▶ _Short problem_:
Reproduce all of the items below, substituting "observer" for each occurrence of "camera" and leaving all other text unchanged.
───── Excerpted data
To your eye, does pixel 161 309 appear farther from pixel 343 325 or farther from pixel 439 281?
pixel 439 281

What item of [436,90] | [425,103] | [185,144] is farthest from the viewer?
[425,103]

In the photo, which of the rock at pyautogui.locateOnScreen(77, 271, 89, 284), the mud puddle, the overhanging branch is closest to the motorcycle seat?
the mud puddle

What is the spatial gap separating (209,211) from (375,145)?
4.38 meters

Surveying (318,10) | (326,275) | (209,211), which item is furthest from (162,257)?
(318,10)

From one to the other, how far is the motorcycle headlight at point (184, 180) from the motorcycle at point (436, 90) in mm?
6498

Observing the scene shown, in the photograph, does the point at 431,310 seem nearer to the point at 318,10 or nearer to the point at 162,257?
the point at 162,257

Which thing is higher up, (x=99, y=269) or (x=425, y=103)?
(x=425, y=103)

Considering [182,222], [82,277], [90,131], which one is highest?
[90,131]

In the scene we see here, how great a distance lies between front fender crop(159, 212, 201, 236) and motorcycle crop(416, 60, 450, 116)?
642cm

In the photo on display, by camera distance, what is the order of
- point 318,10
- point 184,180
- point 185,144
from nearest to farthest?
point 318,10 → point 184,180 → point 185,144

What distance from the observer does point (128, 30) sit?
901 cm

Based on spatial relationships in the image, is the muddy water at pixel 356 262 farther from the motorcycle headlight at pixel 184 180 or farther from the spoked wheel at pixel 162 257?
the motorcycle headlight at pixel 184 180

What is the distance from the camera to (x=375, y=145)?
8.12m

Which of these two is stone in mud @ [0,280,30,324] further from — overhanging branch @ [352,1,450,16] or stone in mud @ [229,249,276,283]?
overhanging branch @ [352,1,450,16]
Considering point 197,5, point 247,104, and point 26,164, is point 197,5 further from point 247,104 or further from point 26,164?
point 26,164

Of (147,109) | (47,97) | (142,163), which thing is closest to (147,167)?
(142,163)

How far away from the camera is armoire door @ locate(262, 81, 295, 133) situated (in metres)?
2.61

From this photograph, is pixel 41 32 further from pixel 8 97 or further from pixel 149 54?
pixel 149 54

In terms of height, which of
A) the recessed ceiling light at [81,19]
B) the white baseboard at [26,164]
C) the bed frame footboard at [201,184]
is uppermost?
──────────
▶ _Written response_:
To your eye, does pixel 161 309 appear farther from pixel 343 325 or farther from pixel 439 281?
pixel 439 281

What item of [436,90] | [425,103] | [185,144] is farthest from the viewer?
[425,103]

In the photo, which of the rock at pyautogui.locateOnScreen(77, 271, 89, 284), the mud puddle, the overhanging branch is closest to the motorcycle seat?
the mud puddle

What is the spatial gap separating (209,211) from (375,145)?
4.38 meters

Surveying (318,10) | (326,275) | (209,211), which item is furthest from (162,257)?
(318,10)

From one to the other, how far is the motorcycle headlight at point (184, 180) from the motorcycle at point (436, 90) in mm?
6498

Observing the scene shown, in the photograph, does the point at 431,310 seem nearer to the point at 318,10 or nearer to the point at 162,257?
the point at 162,257

Which thing is higher up, (x=99, y=269) or (x=425, y=103)?
(x=425, y=103)

Considering [182,222], [82,277], [90,131], which one is highest?
[90,131]

In the scene we see here, how great a distance lies between front fender crop(159, 212, 201, 236) and motorcycle crop(416, 60, 450, 116)?
642cm

In the photo on display, by observer distance, what is the order of
- point 318,10
- point 184,180
- point 185,144
from nearest to farthest?
point 318,10 → point 184,180 → point 185,144

What distance from the observer does point (128, 30) sit?
901 cm

Based on spatial relationships in the image, is the muddy water at pixel 356 262 farther from the motorcycle headlight at pixel 184 180 or farther from the spoked wheel at pixel 162 257?
the motorcycle headlight at pixel 184 180

What is the distance from the observer to (x=375, y=145)?
8.12m

Which of these two is stone in mud @ [0,280,30,324] further from — overhanging branch @ [352,1,450,16] or stone in mud @ [229,249,276,283]?
overhanging branch @ [352,1,450,16]
Considering point 197,5, point 247,104, and point 26,164, is point 197,5 further from point 247,104 or further from point 26,164?
point 26,164

Of (147,109) | (47,97) | (142,163), which thing is closest to (147,167)?
(142,163)

How far away from the observer is armoire door @ locate(262, 81, 295, 133) situated (in metres)?
2.61

From this photograph, is pixel 41 32 further from pixel 8 97 or further from pixel 149 54?
pixel 149 54

In terms of height, which of
A) the recessed ceiling light at [81,19]
B) the white baseboard at [26,164]
C) the bed frame footboard at [201,184]
is uppermost?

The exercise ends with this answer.